Car La Petite Sonneuse de cloches est avant tout un roman d’amour. C’est un livre regorgeant de rencontres colorées, de coups de foudre éclatants, des scènes revigorantes. « A cette époque, la révolution est double, dit Jérôme Attal. Il y a non seulement la révolution française, mais il y a aussi la nouvelle manière d’envisager les relations amoureuses. Avant, c’était les Liaisons Dangereuses, on batifole, il y a l’incarnation du corps, du désir. Puis d’un coup on passe à des auteurs comme Victor Hugo ou Alfred de Vigny. Chateaubriand est un des premiers romantiques qui va faire bousculer le rapport amoureux. » Et quelques siècles plus tard, Joachim rencontre les mêmes problèmes d’amour que l’écrivain romantique. « J’ai aimé revenir à ses 25 ans, le faire tomber amoureux. Ça donnait un côté Da Vinci Code amoureux qui me plaisait beaucoup. Quelle que soit l’époque, on est tous ce jeune homme devant le frisson amoureux. » Après un moment de réflexion, il ajoute : « Tous les livres sont des lettres d’amour. Parce qu’au fond, l’amour, on ne vit que pour ça. »

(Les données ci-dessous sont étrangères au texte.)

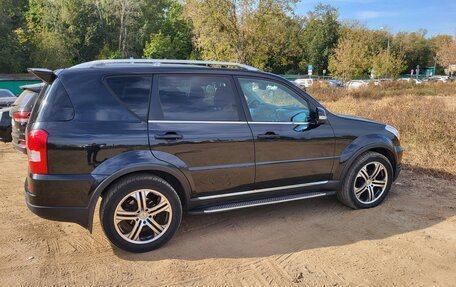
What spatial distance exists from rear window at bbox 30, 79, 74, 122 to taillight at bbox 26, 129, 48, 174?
0.48 ft

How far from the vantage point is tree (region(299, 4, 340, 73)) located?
67.7 meters

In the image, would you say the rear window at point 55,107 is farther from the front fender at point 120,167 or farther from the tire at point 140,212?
the tire at point 140,212

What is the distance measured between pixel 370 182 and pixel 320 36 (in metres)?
66.9

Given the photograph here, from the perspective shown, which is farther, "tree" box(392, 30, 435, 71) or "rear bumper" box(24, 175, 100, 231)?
"tree" box(392, 30, 435, 71)

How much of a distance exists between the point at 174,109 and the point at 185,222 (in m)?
1.46

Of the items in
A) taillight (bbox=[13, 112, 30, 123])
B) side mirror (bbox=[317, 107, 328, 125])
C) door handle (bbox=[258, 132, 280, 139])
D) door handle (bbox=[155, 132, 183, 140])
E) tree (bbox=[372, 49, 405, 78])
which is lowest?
taillight (bbox=[13, 112, 30, 123])

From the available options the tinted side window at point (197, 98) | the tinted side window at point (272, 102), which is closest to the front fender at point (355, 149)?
the tinted side window at point (272, 102)

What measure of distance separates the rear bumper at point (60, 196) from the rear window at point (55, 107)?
529mm

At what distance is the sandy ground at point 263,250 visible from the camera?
3.52 meters

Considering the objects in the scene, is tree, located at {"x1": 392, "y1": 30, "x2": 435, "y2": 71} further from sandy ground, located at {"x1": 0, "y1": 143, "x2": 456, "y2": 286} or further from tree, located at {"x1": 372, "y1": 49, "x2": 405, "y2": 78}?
sandy ground, located at {"x1": 0, "y1": 143, "x2": 456, "y2": 286}

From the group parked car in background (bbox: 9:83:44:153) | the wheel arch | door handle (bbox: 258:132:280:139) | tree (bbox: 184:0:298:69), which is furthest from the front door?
tree (bbox: 184:0:298:69)

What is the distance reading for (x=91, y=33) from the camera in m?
59.2

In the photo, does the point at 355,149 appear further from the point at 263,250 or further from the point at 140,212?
the point at 140,212

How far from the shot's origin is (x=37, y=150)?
3.54 meters
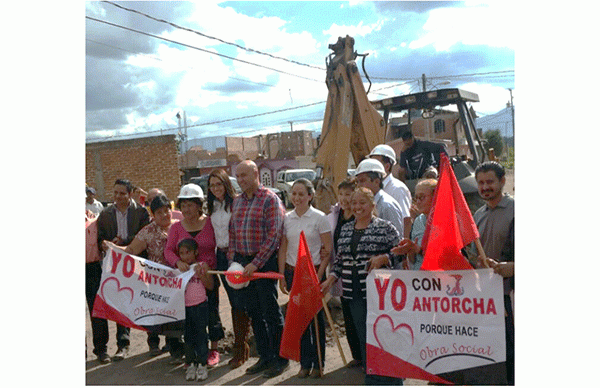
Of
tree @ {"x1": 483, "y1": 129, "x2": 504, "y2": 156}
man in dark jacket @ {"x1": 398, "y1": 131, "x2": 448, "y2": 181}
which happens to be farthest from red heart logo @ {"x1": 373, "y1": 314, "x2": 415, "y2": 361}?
tree @ {"x1": 483, "y1": 129, "x2": 504, "y2": 156}

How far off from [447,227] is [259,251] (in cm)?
176

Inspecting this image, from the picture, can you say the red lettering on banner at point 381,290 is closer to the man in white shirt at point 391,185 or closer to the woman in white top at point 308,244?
the woman in white top at point 308,244

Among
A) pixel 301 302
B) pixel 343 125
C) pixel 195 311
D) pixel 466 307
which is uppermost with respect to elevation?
pixel 343 125

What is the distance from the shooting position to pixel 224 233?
5371mm

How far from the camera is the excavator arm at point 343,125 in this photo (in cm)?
800

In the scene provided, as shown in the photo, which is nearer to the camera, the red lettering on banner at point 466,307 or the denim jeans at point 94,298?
the red lettering on banner at point 466,307

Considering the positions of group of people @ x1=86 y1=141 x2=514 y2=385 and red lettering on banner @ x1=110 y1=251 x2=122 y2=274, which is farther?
red lettering on banner @ x1=110 y1=251 x2=122 y2=274

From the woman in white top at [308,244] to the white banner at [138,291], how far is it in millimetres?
930

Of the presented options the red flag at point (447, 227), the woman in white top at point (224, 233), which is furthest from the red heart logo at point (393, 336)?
the woman in white top at point (224, 233)

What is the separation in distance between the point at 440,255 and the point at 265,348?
2048mm

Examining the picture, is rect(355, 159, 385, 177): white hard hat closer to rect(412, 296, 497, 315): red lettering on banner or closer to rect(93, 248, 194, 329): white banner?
rect(412, 296, 497, 315): red lettering on banner

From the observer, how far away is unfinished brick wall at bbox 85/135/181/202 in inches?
843

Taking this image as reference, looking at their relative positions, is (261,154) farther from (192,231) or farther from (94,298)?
(192,231)

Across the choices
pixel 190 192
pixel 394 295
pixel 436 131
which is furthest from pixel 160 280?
pixel 436 131
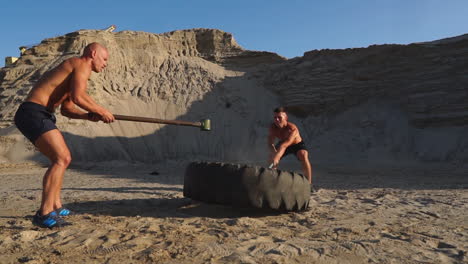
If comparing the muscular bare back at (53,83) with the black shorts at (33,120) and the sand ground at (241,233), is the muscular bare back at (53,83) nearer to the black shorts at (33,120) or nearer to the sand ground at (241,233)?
the black shorts at (33,120)

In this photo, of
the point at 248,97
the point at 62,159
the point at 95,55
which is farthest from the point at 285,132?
the point at 248,97

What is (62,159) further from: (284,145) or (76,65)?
(284,145)

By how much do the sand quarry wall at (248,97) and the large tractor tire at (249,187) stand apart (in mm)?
10103

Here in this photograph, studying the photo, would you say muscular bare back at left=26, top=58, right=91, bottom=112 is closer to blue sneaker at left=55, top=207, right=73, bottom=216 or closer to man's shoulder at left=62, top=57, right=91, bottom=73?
man's shoulder at left=62, top=57, right=91, bottom=73

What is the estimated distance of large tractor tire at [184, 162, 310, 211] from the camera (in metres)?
3.65

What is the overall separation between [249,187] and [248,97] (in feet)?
49.2

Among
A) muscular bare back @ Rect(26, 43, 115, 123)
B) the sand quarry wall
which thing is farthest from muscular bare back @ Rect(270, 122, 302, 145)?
the sand quarry wall

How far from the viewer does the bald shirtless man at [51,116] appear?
3309 millimetres

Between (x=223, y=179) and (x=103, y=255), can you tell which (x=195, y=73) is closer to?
(x=223, y=179)

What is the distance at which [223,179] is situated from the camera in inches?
147

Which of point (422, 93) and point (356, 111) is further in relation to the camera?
point (356, 111)

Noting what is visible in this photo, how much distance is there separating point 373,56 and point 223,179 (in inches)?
616

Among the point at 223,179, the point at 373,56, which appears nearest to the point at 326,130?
the point at 373,56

 « Toute ma vie, il me semblait avoir recherché des êtres qui me feraient vivre des « instants maison ». Ce que j’appelle des « instants maison » sont des instants où l’on se sent soi-même, à une distance la plus infime possible entre ce qu’on est et l’image qu’on se fait de sa présence sur terre, sans vouloir toujours chercher ailleurs, comme une âme errante, une personne de plus, prompte à nous réinventer. »

Ces « instants maison » dont parle l’auteur se sont glissés bien en vue entre les pages de son roman. Eparpillés par touches dorées, on les retrouve dans la brume d’une fenêtre où danse une jeune Anglaise à la lueur des flammes, dans un café aussi réconfortant qu’une tasse de chocolat chaud. « Mon idéal de scène, c’est lorsque Mirabel et Joachim se retrouvent dans un café. Quand je dis scène idéale, c’est autant avec une fille que dans la littérature, sourit Jérôme. C’est ce moment merveilleux où tu n’as plus besoin de quelqu’un d’autre pour tout réinventer ou continuer d’être toi. C’est quand tu vis des choses avec des gens, quand tu voudrais que ce petit moment si précieux dure toujours. Que tout s’arrête au milieu des flammes. Mais rien ne dure toujours. »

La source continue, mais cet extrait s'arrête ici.